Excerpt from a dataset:
****

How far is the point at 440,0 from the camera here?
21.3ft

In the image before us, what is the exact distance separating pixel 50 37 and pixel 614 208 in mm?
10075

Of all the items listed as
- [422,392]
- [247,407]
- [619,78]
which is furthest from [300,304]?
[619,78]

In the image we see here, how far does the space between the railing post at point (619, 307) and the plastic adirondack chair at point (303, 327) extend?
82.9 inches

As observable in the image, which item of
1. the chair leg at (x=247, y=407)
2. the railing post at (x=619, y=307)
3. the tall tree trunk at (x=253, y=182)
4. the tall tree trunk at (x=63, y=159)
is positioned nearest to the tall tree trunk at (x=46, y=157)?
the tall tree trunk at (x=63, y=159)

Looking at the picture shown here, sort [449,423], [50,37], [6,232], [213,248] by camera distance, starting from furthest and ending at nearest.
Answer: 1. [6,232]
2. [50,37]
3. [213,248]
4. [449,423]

****

Task objective:
Extract the complete data, matching each line exactly.

Task solution:
How far is the point at 440,0 from the camera here?
21.3ft

In the image before us, what is the exact distance separating pixel 50 37 and pixel 614 208 in mm?
10075

Of all the items listed as
- [422,392]
- [247,407]
- [619,78]
which is furthest from [300,304]?
[619,78]

In the image we see here, how far does the space between the railing post at point (619, 307) and the plastic adirondack chair at point (303, 327) extend?
82.9 inches

As observable in the image, which item of
1. the chair leg at (x=247, y=407)
2. the railing post at (x=619, y=307)
3. the tall tree trunk at (x=253, y=182)
4. the tall tree trunk at (x=63, y=159)
is positioned nearest to the tall tree trunk at (x=46, y=157)?
the tall tree trunk at (x=63, y=159)

Looking at the picture shown here, sort [449,423], [50,37], [6,232], [213,248] by camera distance, starting from furthest and ending at nearest.
Answer: 1. [6,232]
2. [50,37]
3. [213,248]
4. [449,423]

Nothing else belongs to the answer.